BUG: MatchRegex() "\b" doesn't work

In a Formula field, a regex with \b never matches anything.

The above Formula should match these entities, but doesn’t match any:

image

It seems you’re right, but I don’t know why :confused:
In the meantime, for your specific case, could you just use
[\W^]PM[\W$]
instead?

1 Like

Maybe a Unicode-related bug somewhere? Or escaping/quoting? SQL?

I think it would need to be something more like
(^|\W)PM($|^W)
because you can’t put ^ $ in a character class - it’s just a literal there.

You’re probably right - regex is not my strong point to be honest!

Hi! I just came across this issue, and it still does not work i.e. word boundaries in Fibery Regex formula functions somehow do not get passed correctly to the Regex engine.

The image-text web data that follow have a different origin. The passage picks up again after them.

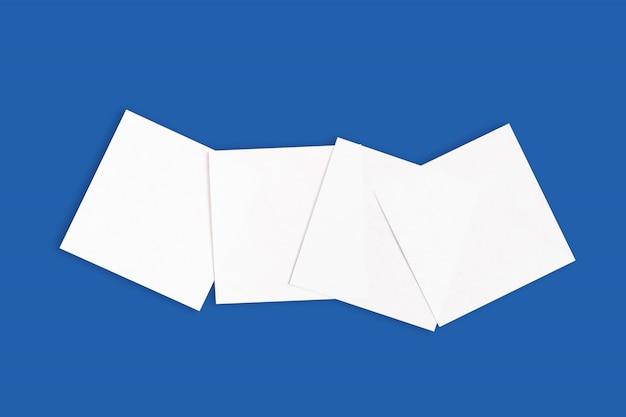 Zestaw białych naklejek na niebieskim tle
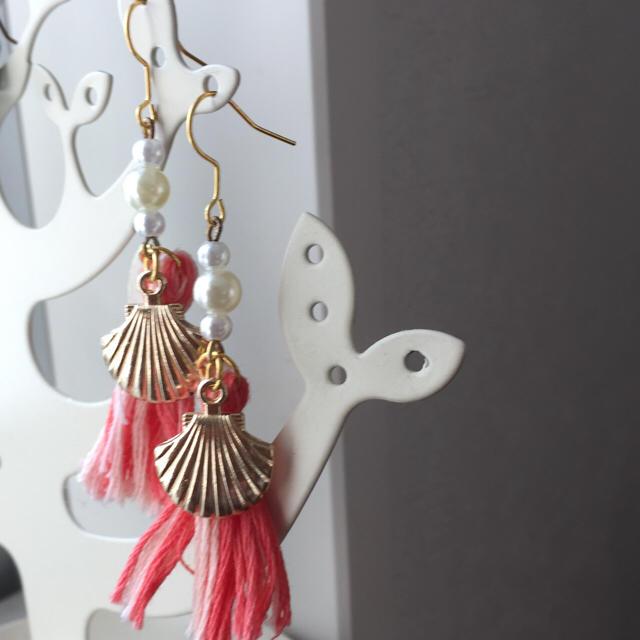 春夏☆サーモンピンクと貝殻ピアス☆ ハンドメイドのアクセサリー(ピアス)の商品写真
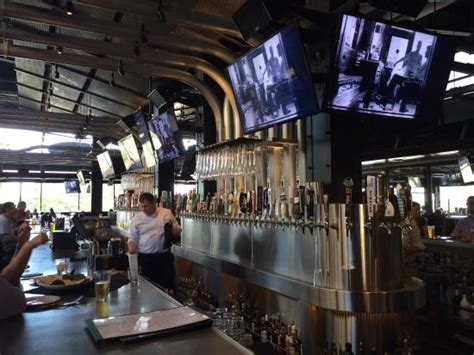 yard house cincinnati oh main room picture of yard house cincinnati cincinnati tripadvisor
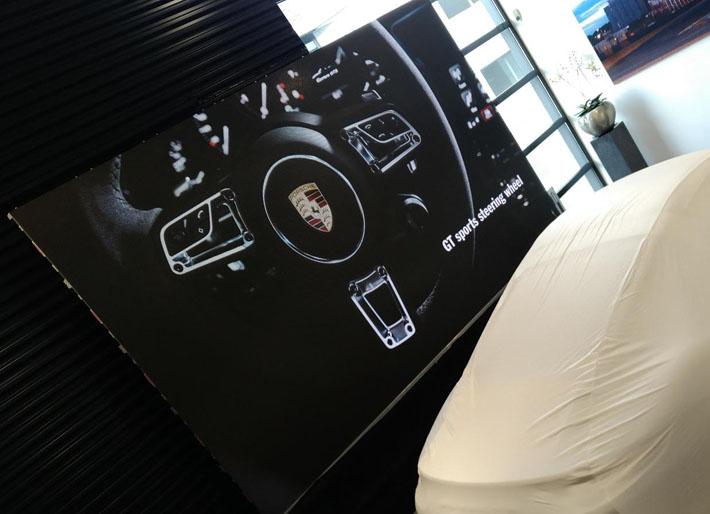 led scherm tijdens product presentatie in twente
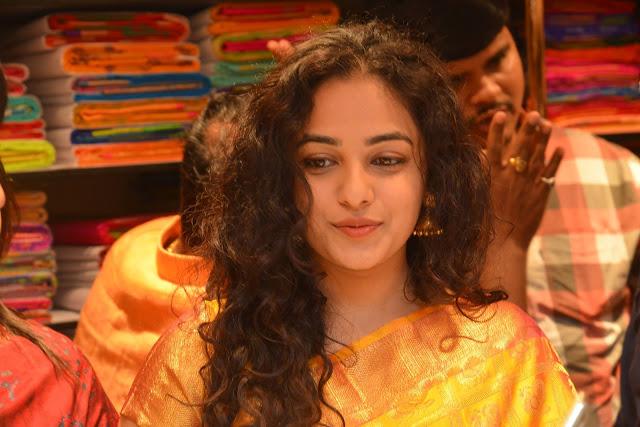 Kajal Aggarwal looks Super duper cute in Silk Saree at Kalamandir 25th Store Launch WOW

Since this issue still persists, I figured I would share the other workaround using negative lookbehind & lookahead assertions to replace the \b functionality:

Example: ReplaceRegex(Text, "(?<!\w)YOUR_WORD_REGEX(?!\w)", "YOUR_REPLACEMENT")

How it works:

  • (?<!X): this ensures the the match (i.e. YOUR_WORD_REGEX) is not preceded by X. In our example above the X is \w, which means letters, numbers and _ in ASCII*.
  • (?!X): this ensures the the match is not followed by X.

* Unicode versus ASCII
I have tested this with Unicode characters, and the \w matches exactly as expected. For example ReplaceRegex("and😀 and €and 𝐀and andé", "(?<!\w)and(?!\w)", "#") results in #😀 # €# 𝐀and andé as expected.

If you somehow still want to expand the definition of your word boundaries, you can convert the \w into a character class and add to it. For example (?<![\w-·]) would stop considering the dash and middle-dot boundaries, too.

1 Like